The Harp in Wales

Early Harps

The harp is the national instrument of Wales. To the Welsh people, the harp has been part of the musical and poetical tradition of the land from time immemorial. 

They used to say in bygone days that there are three things that are necessary for a man to have in his house – a virtuous wife, a cushion for his chair and a well tuned harp! 

“To a Welshman, a harp is a very precious and personal thing. There was a law in ancient Wales which said you could seize for debt all a man’s possessions – his house, his cattle, his land, even his wife …but not his harp!” 

(John Weston Thomas, 1921-1992 – Welsh Harpmaker)

In early medieval Wales three types of harp were recognised by the ancient Welsh laws, telyn y Brenin, telyn Pencerdd a telyn y Gŵr da – the harp of the king,  the harp of the chief bard and the harp of a gentleman – each  harp having a certain value. Great privileges were given to the official court harpers. 

The harp in those early days was of a light construction, slender with a narrow soundbox with one row of horsehair strings.

Harps with a single row of gut strings and a soundboard or soundbox of leather were also played in the later medieval period. 

During the early 17th century Robert ap Huw a Welsh harper and music copyist from Anglesey compiled a manuscript of late medieval Welsh harp music dating between c.1340 to c.1485. Some of the pieces may even be older.

Later from the Renaissance period, single row gut strung harps with braypins  (gwrachiod or gwrachod) giving a ‘buzzing’ sound were popular with Welsh harpers.

From this 16th century poem we learn of a harp made with a horse leather soundboard or soundbox, horsehair strings and braypins.

 I am a Welshman, and do dwell in Wales…

I do love caws pobi, good roasted cheese,

And swish swash metheglyn I take for my fees:

If I have my Harp, I care for no more,

It is my treasure, I keep it in store,

For, my Harp is made of a good mare’s skin,

 The strings be of horsehair, it maketh a good din

My song, and my voice, and my Harp doth agree

Much like the buzzing of an humble bee…

Some of the later harps with a single row of gut strings had braypins, and were still played, especially for dancing, by some traditional harpers in the southern counties of Wales even in the early 19th century. 
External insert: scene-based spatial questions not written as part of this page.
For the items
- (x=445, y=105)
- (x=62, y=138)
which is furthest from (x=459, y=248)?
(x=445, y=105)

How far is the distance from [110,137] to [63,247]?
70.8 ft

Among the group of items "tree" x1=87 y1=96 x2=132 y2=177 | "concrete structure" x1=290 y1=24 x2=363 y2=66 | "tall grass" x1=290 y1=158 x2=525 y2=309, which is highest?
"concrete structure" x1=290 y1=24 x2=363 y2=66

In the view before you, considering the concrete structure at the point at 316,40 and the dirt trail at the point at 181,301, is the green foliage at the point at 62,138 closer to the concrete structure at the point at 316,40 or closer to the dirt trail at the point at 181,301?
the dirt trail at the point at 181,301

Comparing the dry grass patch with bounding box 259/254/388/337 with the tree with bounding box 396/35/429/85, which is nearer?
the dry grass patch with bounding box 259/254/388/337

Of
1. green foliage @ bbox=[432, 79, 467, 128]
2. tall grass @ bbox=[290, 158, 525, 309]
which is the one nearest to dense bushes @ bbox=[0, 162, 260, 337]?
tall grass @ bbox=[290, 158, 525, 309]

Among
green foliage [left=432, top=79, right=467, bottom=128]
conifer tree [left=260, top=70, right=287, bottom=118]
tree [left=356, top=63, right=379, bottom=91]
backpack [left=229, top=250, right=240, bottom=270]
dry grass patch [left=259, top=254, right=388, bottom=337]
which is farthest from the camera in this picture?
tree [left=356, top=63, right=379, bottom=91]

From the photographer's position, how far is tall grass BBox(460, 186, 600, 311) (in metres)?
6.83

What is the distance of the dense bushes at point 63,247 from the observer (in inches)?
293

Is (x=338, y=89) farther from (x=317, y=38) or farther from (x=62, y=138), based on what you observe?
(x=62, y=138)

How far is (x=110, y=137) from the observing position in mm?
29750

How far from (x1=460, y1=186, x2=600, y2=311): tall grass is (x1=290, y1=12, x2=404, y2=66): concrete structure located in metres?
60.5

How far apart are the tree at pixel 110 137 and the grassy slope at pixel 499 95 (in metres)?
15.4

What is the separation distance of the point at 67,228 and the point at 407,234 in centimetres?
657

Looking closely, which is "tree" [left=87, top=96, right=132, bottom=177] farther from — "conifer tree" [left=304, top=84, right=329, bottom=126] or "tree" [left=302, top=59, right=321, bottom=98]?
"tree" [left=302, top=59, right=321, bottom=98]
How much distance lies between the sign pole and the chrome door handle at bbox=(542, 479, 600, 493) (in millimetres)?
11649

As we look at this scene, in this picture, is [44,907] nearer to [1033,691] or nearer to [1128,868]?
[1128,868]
Below is a description by the Reverend Thomas Price (1787-1848) of his harp teacher David Watkins of Llanfaes, Brecon, in the year 1815.

“As old David Watkins played a good deal for dancing, his harp was not furnished with pegs of the usual make, but the strings were fastened in the sounding board with ‘gwrachod’, or angular pegs of this form, the nose of each being close to the string which it fastened, giving it a jarring sound, which produced a good effect in a dancing tune. But when that was not wanted, the peg turned off the string, and  then it was no other than a common peg. These ‘gwrachod’ pegs he made of thorn twigs: the thorn being tough and strong…” 

This type of harp, by the middle of the 19th century, was more or less a relic of the past. The triple harp had well established itself in Wales and had become the most popular type of harp in Welsh folk culture.